- **Consigne**
Rédigez la suite du passage sur les discours de Himmler d'octobre 1943, en reprenant juste après sa dernière phrase.

Le ministre de la Propagande a le sentiment qu’il n’a jamais été plus proche du Führer, partageant des soupers en tête à tête avec lui, l’accompagnant dans ses promenades, osant évoquer avec lui les perspectives d’une paix séparée avec Churchill ou Staline.

Mais le Führer le martèle : il faut se battre, écraser l’adversaire. Et il fait confiance à Himmler.


Celui-ci, le 4 octobre 1943, a rassemblé les généraux SS à Posen.

Ici, c’est la discipline militaire qui impose ses lois. Nuques rasées, uniformes noirs, têtes de mort, salut bras tendu, et voix viriles qui lancent leurs « Heil Hitler ».

Himmler prend la parole. La voix est sourde, le ton grave.

« Les Juifs, dit-il, sont la menace la plus dangereuse pour le Reich. »

Mais cette guerre-là est souterraine, inexpiable et inexprimable.

« L’élimination des Juifs est une page glorieuse de notre histoire qui n’a jamais été écrite et ne doit jamais l’être. »

Mais il veut, pour les officiers supérieurs SS, rompre le silence.

Deux jours plus tard, devant les chefs régionaux du Parti, et en présence de Joseph Goebbels et Albert Speer, Himmler prend à nouveau la parole.

« Il faut tuer les Juifs, dit-il, et pas seulement les hommes.

« On nous a posé la question : et les femmes et les enfants ?

« J’ai décidé de trouver une solution absolument claire sur ce point aussi. Je ne me suis pas senti le droit d’exterminer – disons de tuer et de faire tuer – les hommes tout en laissant leurs vengeurs, sous la forme de leurs enfants, grandir et les venger sur nos fils et nos petits-fils.

« Il fallait prendre la décision réellement difficile de faire disparaître ce peuple de la surface de la Terre.

- **Données brutes**
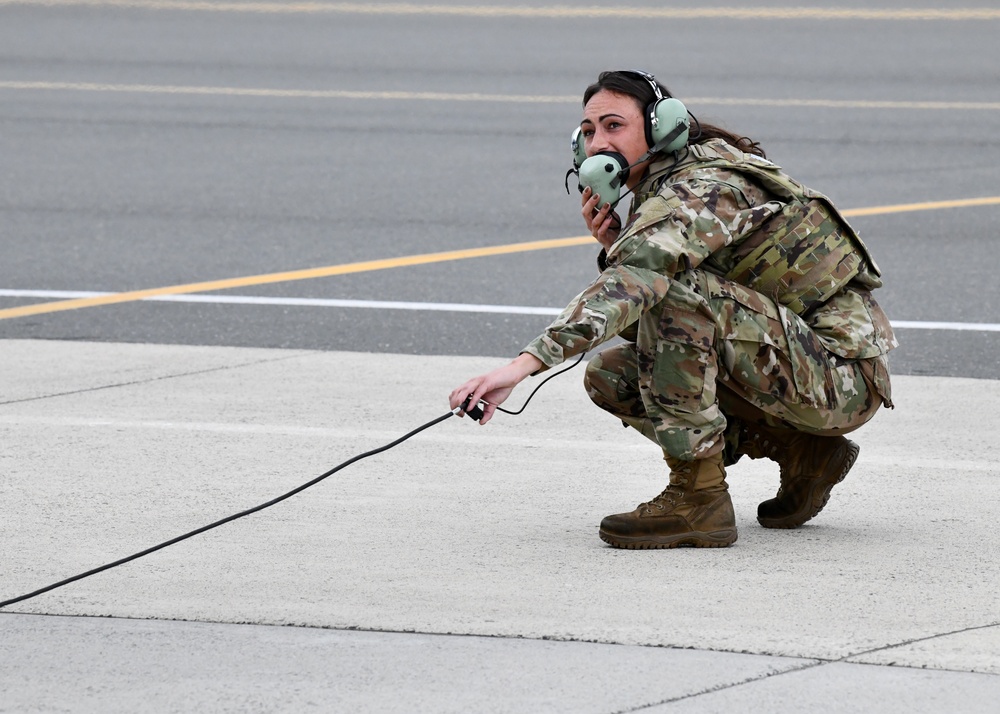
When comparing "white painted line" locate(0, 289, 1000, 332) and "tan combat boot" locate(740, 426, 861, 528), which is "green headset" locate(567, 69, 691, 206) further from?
"white painted line" locate(0, 289, 1000, 332)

- **Résultat**
« Pour l’organisation qui devait accomplir la tâche, ce fut la plus difficile que nous avions eue jusque-là. »


Le 9 octobre, Goebbels note dans son Journal que Himmler « brosse un exposé franc et sans fard. Il est convaincu que nous pouvons résoudre la question juive à travers l’Europe d’ici la fin de la guerre ».

« Il propose la solution la plus dure et la plus extrême : exterminer les Juifs radicalement. C’est assurément une solution logique même si elle est brutale. Nous devons prendre sur nous de résoudre complètement ce problème à notre époque. Les générations ultérieures ne traiteront certainement pas ce problème avec l’ardeur et le courage qui sont les nôtres. »


« Ardeur » et « courage » !

La vérité de ces mots, ce sont les cris des victimes de ces meurtres de masse, ce sont les chambres à gaz des camps d’extermination, ce sont les « tueurs d’âmes », ces wagons, ces camions où l’on gaze aussi.

Mais c’est encore la corruption généralisée.

Himmler menace de mort tous ceux qui utiliseraient l’extermination à leur profit : « Même une fourrure, même une montre, même un mark ou une cigarette volés entraîneront la mort. »

Mais la corruption est au cœur du massacre de masse. Le commandant d’Auschwitz, Rudolf Höss, doit être démis de ses fonctions pour n’avoir pas su éviter la corruption dans le camp… Il est transféré à un poste… plus élevé à Berlin…


C’est toute la société allemande qui est infestée par le meurtre de masse. On n’ignore pas l’extermination, mais on ne la condamne pas, on s’efforce de l’oublier, de la refouler.

Les gestes de solidarité sont rares, et parfois le Juif qui porte l’étoile jaune se fait insulter, interpeller :

« Pourquoi t’es encore en vie, espèce de salopard ? »


En août 1943, Conrad, comte Preysing, évêque catholique de Berlin, rédige une pétition aux autorités. Il condamne l’« évacuation des Juifs », sans mentionner leur extermination. Il demande seulement que les droits humains des déportés soient respectés.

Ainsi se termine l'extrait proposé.